You must know that this is not about thongs, tattoos, piercings, or hanging out at the mall. It's about who controls the household for the last four years of your legal obligation without anyone getting hurt.
The gauntlet has been thrown down. Put your game face on and call in the big guns. Think of your most annoying relative. The one who corners you at holiday parties to tell you how you should be living your life while they throw back whiskeys and chain smoke. Invite that person over for dinner. As you set the entrée on the table, bring up the topic of thong underwear.

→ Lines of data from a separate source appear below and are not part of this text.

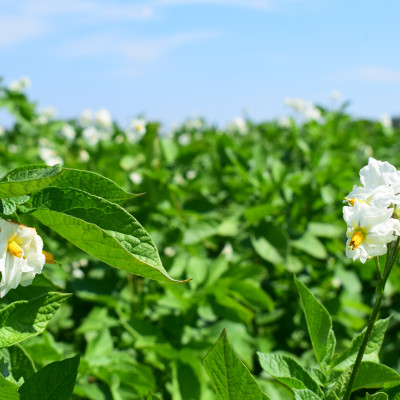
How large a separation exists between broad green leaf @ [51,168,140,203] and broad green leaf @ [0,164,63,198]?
0.23 ft

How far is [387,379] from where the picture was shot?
3.19 feet

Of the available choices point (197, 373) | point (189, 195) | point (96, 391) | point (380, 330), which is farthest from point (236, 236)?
point (380, 330)

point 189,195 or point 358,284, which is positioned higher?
point 189,195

Pretend you have to return to the kitchen for one more item, then slip into the basement and join your husband for a candlelit supper while your daughter receives her lessons in life from her dear Aunt Bertha.
What will this strategy accomplish in the battle of parent vs. teen? It will only make matters worse, building resentment in your daughter. Why do it? It will give you a tremendous laugh for days to come and provide a rare opportunity for you to spend quiet time with your husband.